Gelo, contrarsti … ma bisogna avere fiducia

Damien vive in un paese tra i Pirenei francesi con la madre medico e il padre militare in missione in Afganistan. Frequenta con interesse il liceo locale. In classe con lui c’è Thomas, un ragazzo mulatto che vive in mezzo alle montagne col padre allevatore e la madre incinta di una inaspettata sorellina. Ogni giorno il suo viaggio verso la scuola a piedi e in autobus lo impegna per oltre tre ore. Thomas è solitario e scontroso. I due non si sopportano, si scontrano, si picchiano. Ma questo disprezzo nasconde qualcosa che i ragazzi faticano a comprendere, ne sono spaventati e non vogliono accettare. Quando per volere della madre di Damien saranno costretti a condividere lo stesso tetto, la presenza di Thomas diventerà sempre più perturbante.

Rimbaud, recitato in classe da Damien all’inizio del film, dice “non si è mai molto seri a 17 anni”, ma questi due ragazzi perennemente corrucciati non sembrano capirlo. Techiné invece è abilissimo a tenere la mano leggera in una storia che avrebbe rischiato il melodramma e nel fare emergere la profondità dei turbamenti dei ragazzi e a mostrare l’energia dirompente di un’età di passaggio verso la consapevolezza del mondo adulto.

Techiné con la sua macchina da presa a mano sempre a ridosso dei corpi dei protagonisti ci racconta molto più che una storia di amore e turbamento adolescenziale. Nel suo film c’è tutto il mondo che gira attorno ai ragazzi, una fotografia della società attuale con le sue guerre lontane e i suoi turbamenti interiori. E’ la natura con le sue stagioni di morte e rinascita ad indicarci la strada dell’accettazione di noi stessi, degli altri e della vita. “Bisogna avere fiducia”, come ci dice una madre che a causa degli eventi aveva rischiato di andare alla deriva. Gli attori  poi sono bravissimi ad usare la loro fisicità per trasmettere la forza e il disagio della loro età.

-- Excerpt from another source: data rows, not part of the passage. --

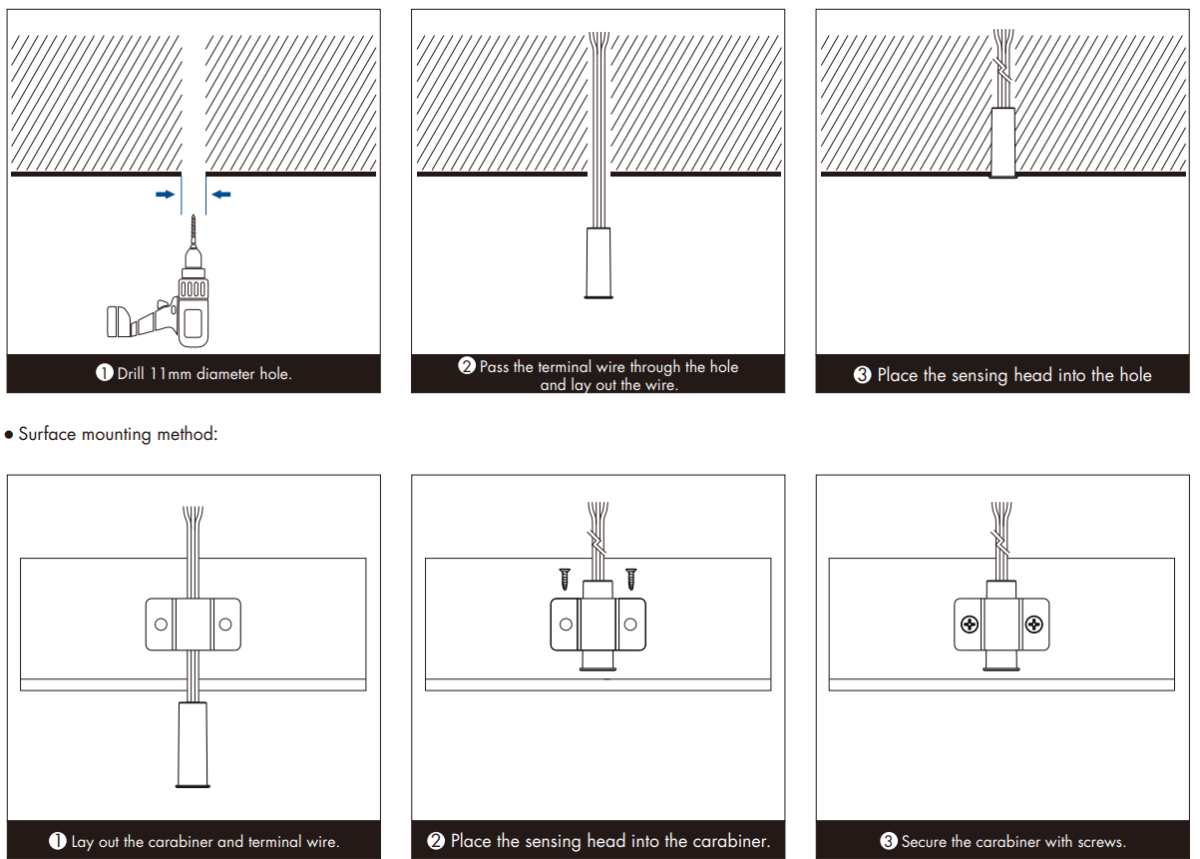 ❶ Drill 11mm diameter hole.

❷ Pass the terminal wire through the hole and lay out the wire.

❸ Place the sensing head into the hole

● Surface mounting method:

❶ Lay out the carabiner and terminal wire.

❷ Place the sensing head into the carabiner.

❸ Secure the carabiner with screws.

quando hai 17 anni madre alcolizzata

Meglio una madre alcolizzata che una madre depressa

Il cinema francese ancora una volta (la poesia di Rimbaud è recitata anche nel recente “Giovane e bella” di François Ozon) si mostra abilissimo nel rappresentare un’età difficile, piena di energia e di sfumature. Techiné inoltre esce dal solito contesto cittadino per immergere la storia nelle montagne francesi dove la natura, come i ragazzi, sa essere gelida o assolata, arcigna o accogliente, dipende dalle stagioni e dalla voglia che si ha di accettarla e di lasciarsi accogliere.